INFORMATION GIVEN:
Start of Block
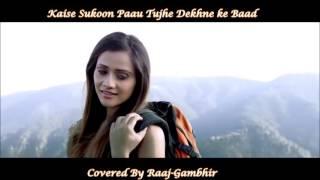 KAISE SUKOON PAOON  Sunday Ghazal By Raaj - Gambhir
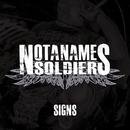 signs/NOT A NAME SOLDIERS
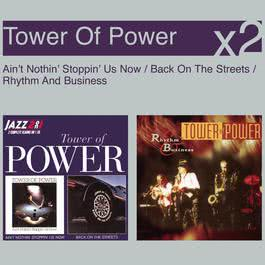 Ain't Nothin' Stoppin' Us Now / Back On The Streets 1998 Tower Of Power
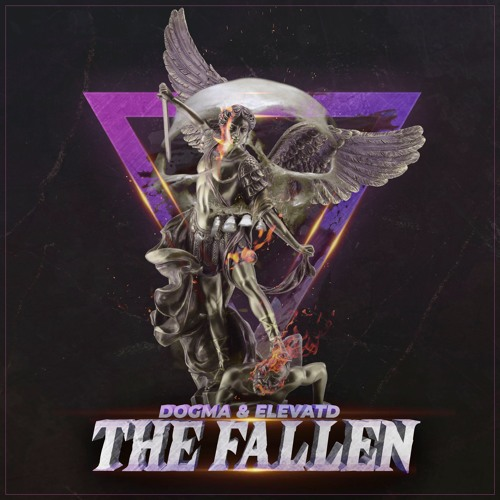 DOGMA X ELEVATD - The Fallen by DOGMA - Free download on ToneDen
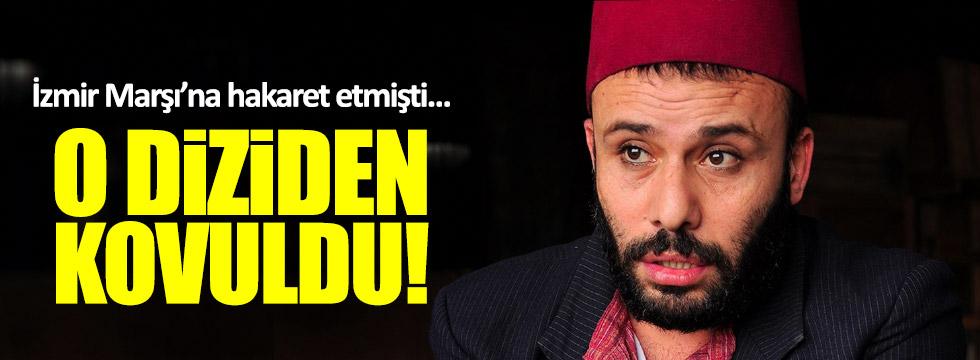 İzmir Marşı'na hakaret etmişti: Diziden kovuldu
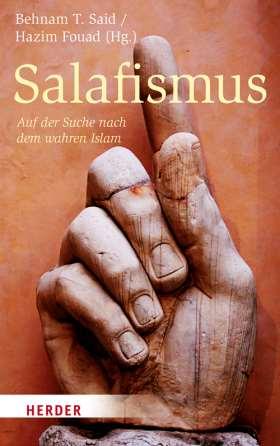 Salafismus. Auf der Suche nach dem wahren Islam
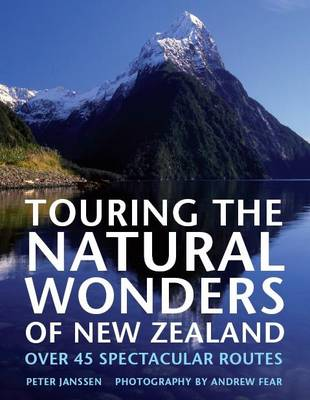 Touring the Natural Wonders of New Zealand (Hardback)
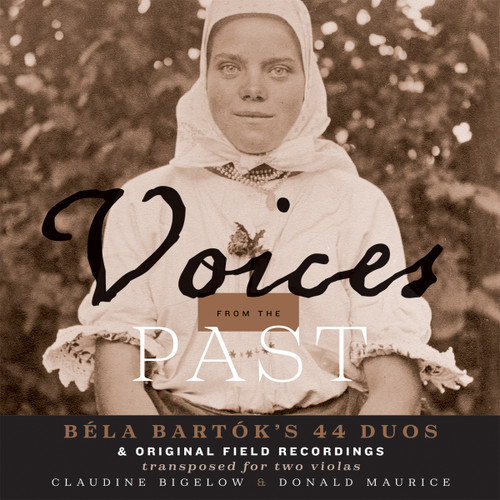 Voices from the Past: Béla Bartók [CD]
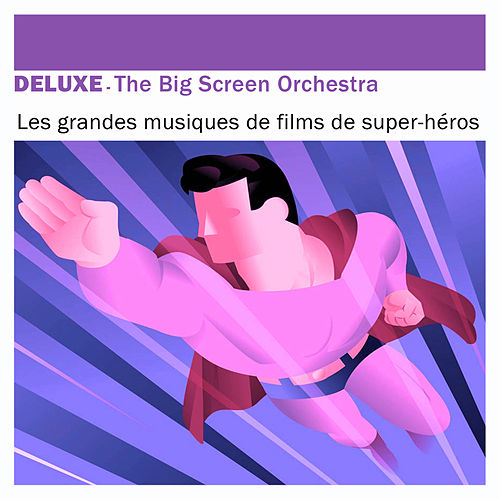 Deluxe: Les grandes musiques de films de super héros by The Big Screen Orchestra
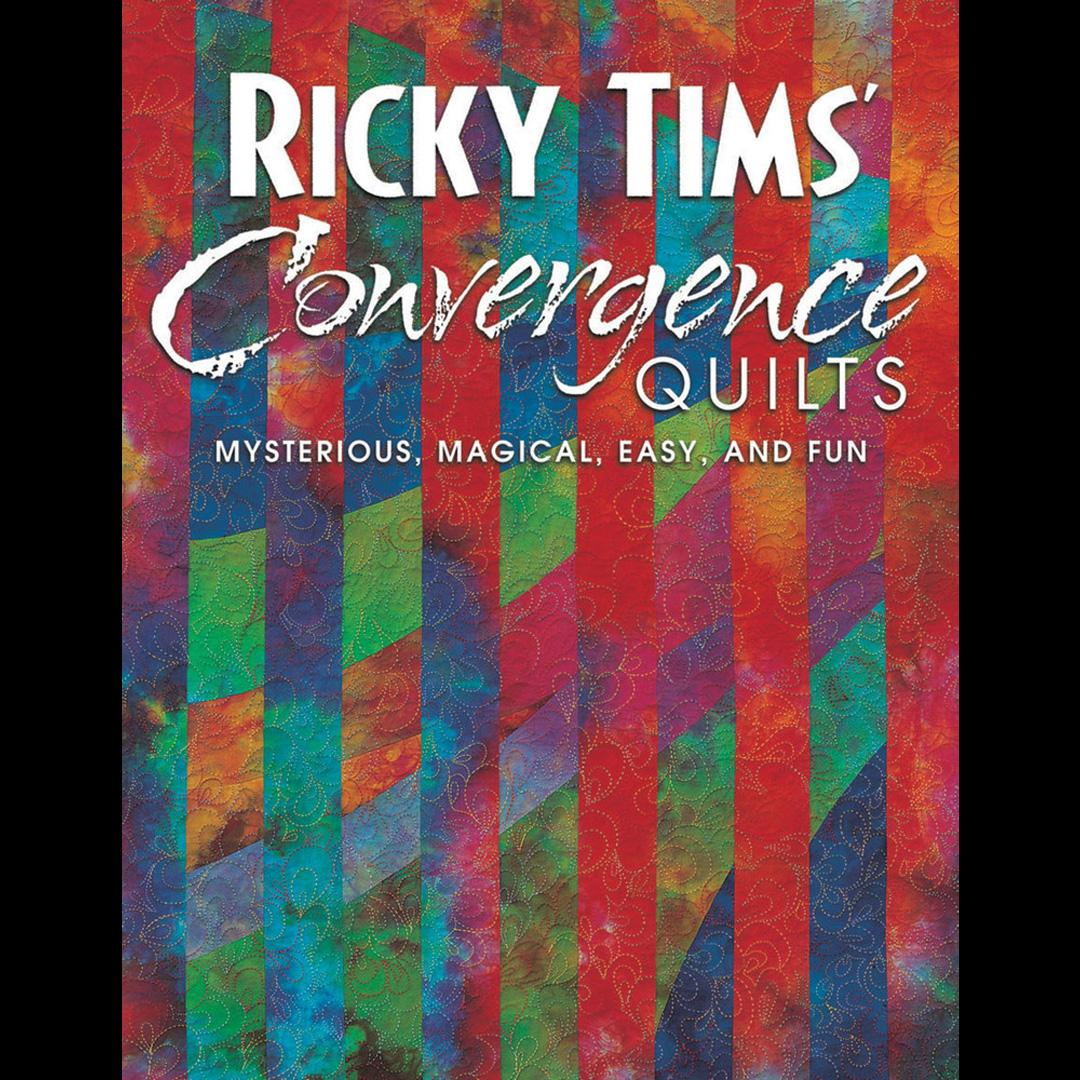 Ricky Tims' Convergence Quilts - book
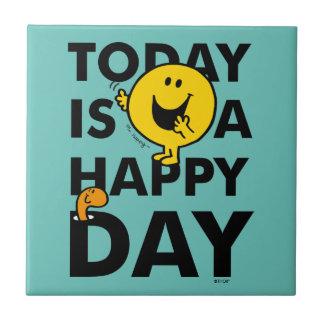 M. Happy | vandaag is een Gelukkige Dag Tegeltje
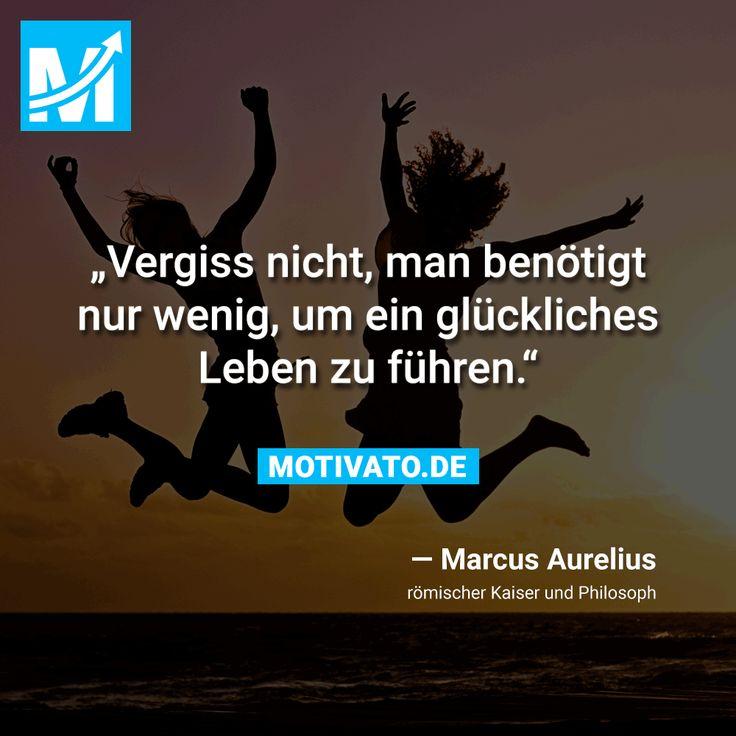 """""""Vergiss nicht, man benötigt nur wenig, um ein glückliches Leben zu führen."""" - Marcus Aurelius"""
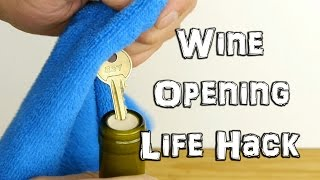 How To Open Wine In An Emergency With A Key Life Hack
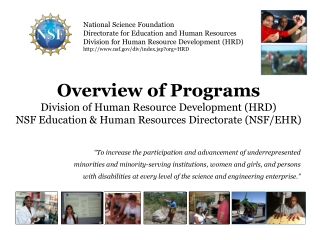 National Science Foundation:    Opportunities and Resources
End of Block
TASK TO CARRY OUT: Without any pictures, reproduce the lines from the first one in the material through the line that has "Ricky Tims' Convergence Quilts - book", exactly as they appear.

SOLUTION:
 KAISE SUKOON PAOON  Sunday Ghazal By Raaj - Gambhir
 signs/NOT A NAME SOLDIERS
 Ain't Nothin' Stoppin' Us Now / Back On The Streets 1998 Tower Of Power
 DOGMA X ELEVATD - The Fallen by DOGMA - Free download on ToneDen
 İzmir Marşı'na hakaret etmişti: Diziden kovuldu
 Salafismus. Auf der Suche nach dem wahren Islam
 Touring the Natural Wonders of New Zealand (Hardback)
 Voices from the Past: Béla Bartók [CD]
 Deluxe: Les grandes musiques de films de super héros by The Big Screen Orchestra
 Ricky Tims' Convergence Quilts - book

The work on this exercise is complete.